*本文*
····················

そして、もう1つ注力しているのが「人と協調するAI」です。核心はAIが人とコミュニケーションすることで、IBMでは現在、複雑な問題について人間と討論を行うProject DebaterというAIシステムの開発し、その実応用を進めています。

こうした学習・推論モデルの共有化や人との協調といったアプローチを通じて、AIがエコシステム内で企業間の連携・協業を促し、新しいビジネスやサービスのアイデアを生み出すことを支援するといった未来を描いています。

そのほかIoT、ローカル5G、エッジコンピューティング、ブロックチェーンなどの技術も、ハイブリッド・マルチクラウド環境で、AIの連携も進んでいきます。

――近年よく話題に上がる量子コンピューターの実用化はいかがでしょう。

久世 2021年頃には通常の業務にも部分的に適用可能なレベルにまで実用化が進むと考えています。IBMではすでに2016年からIBM Cloudを通じて誰もが利用できるIBM Qシステムというゲート型量子コンピューターを公開しており、その有料版について今年中に計算能力を50量子ビットまで高める計画です。「従来のコンピューターでは3,300年かかる計算を10分程度で完了する」とも言われる圧倒的な計算パワーが、いよいよ現実のものになろうとしています。

――CTOの皆様には、こうしたテクノロジーのトレンドにも関心を向けていただきたいですね。それが技術の目利き力にもつながっていく気がします。

久世 もっとも、ここまで述べてきたクラウドやAI、量子コンピューターといった新しいデジタル・テクノロジーを使いこなしていく力は、リアルな課題解決を通じて経験を積まなければ身に着けることができません。IBMが各企業との協調を進めている理由がそこにあり、お客様と共にDXおよびそれを支える人材育成に取り組んでいきます。

IBMは、CTOこそが研究開発や製造部門だけではなく、経営やエコシステムをリードしていく、ますます重要な役割を担うキーマンになると確信しています。

····················

*利用可能なデータ*
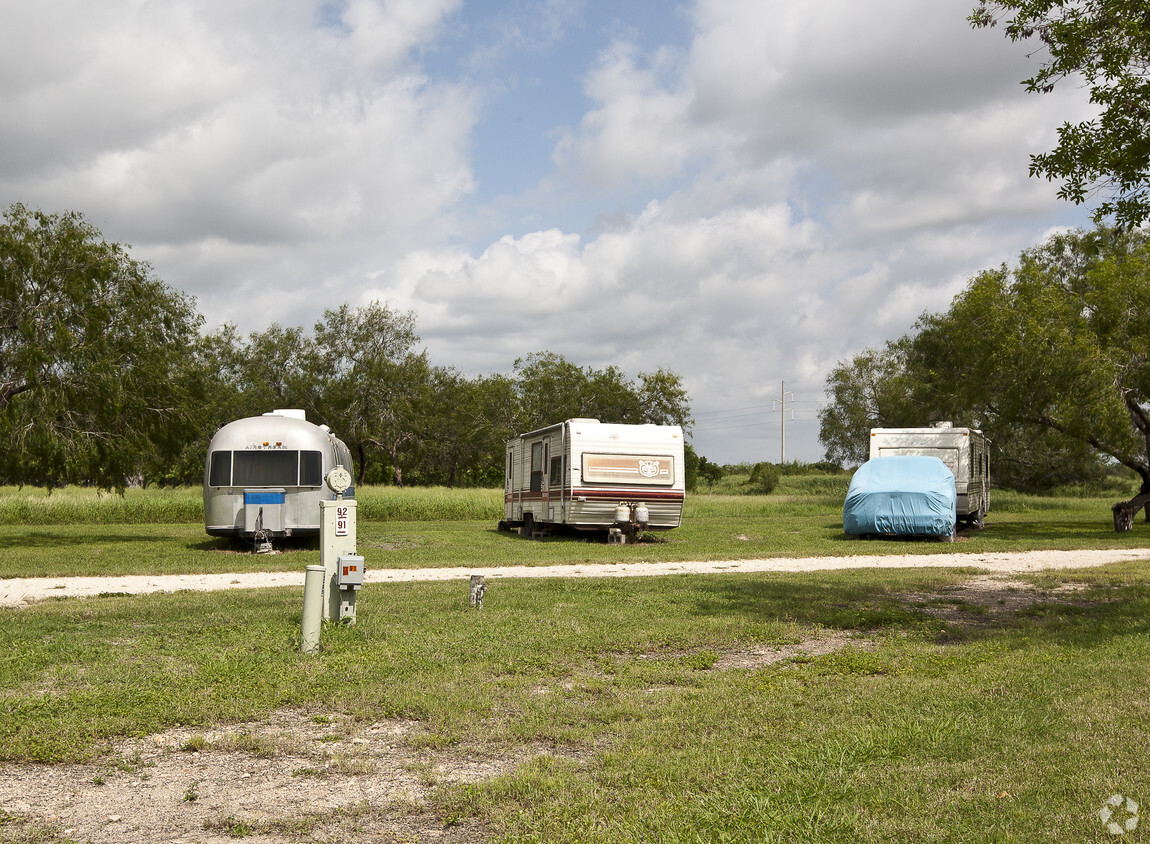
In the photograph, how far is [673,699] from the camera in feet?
21.2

····················

*記述課題 A*
本文の「そして、もう1つ注力している」から「もつながっていく気がします。」までを、「討論」を「議論」に差し替えて書き出すこと。
*記述課題 B*
本文に述べられている事実について答えよ。
(i) 複雑な問題について人間と討論を行うAIシステムの名前は何か。
(ii) IBM Qシステムは何年からIBM Cloudを通じて公開されているか。
(iii) その有料版の計算能力を、今年中に何量子ビットまで高める計画か。
データは本文とは別の資料である。

*完成した解答 A*
そして、もう1つ注力しているのが「人と協調するAI」です。核心はAIが人とコミュニケーションすることで、IBMでは現在、複雑な問題について人間と議論を行うProject DebaterというAIシステムの開発し、その実応用を進めています。

こうした学習・推論モデルの共有化や人との協調といったアプローチを通じて、AIがエコシステム内で企業間の連携・協業を促し、新しいビジネスやサービスのアイデアを生み出すことを支援するといった未来を描いています。

そのほかIoT、ローカル5G、エッジコンピューティング、ブロックチェーンなどの技術も、ハイブリッド・マルチクラウド環境で、AIの連携も進んでいきます。

――近年よく話題に上がる量子コンピューターの実用化はいかがでしょう。

久世 2021年頃には通常の業務にも部分的に適用可能なレベルにまで実用化が進むと考えています。IBMではすでに2016年からIBM Cloudを通じて誰もが利用できるIBM Qシステムというゲート型量子コンピューターを公開しており、その有料版について今年中に計算能力を50量子ビットまで高める計画です。「従来のコンピューターでは3,300年かかる計算を10分程度で完了する」とも言われる圧倒的な計算パワーが、いよいよ現実のものになろうとしています。

――CTOの皆様には、こうしたテクノロジーのトレンドにも関心を向けていただきたいですね。それが技術の目利き力にもつながっていく気がします。

*完成した解答 B*
(i) Project Debater
(ii) 2016年
(iii) 50量子ビット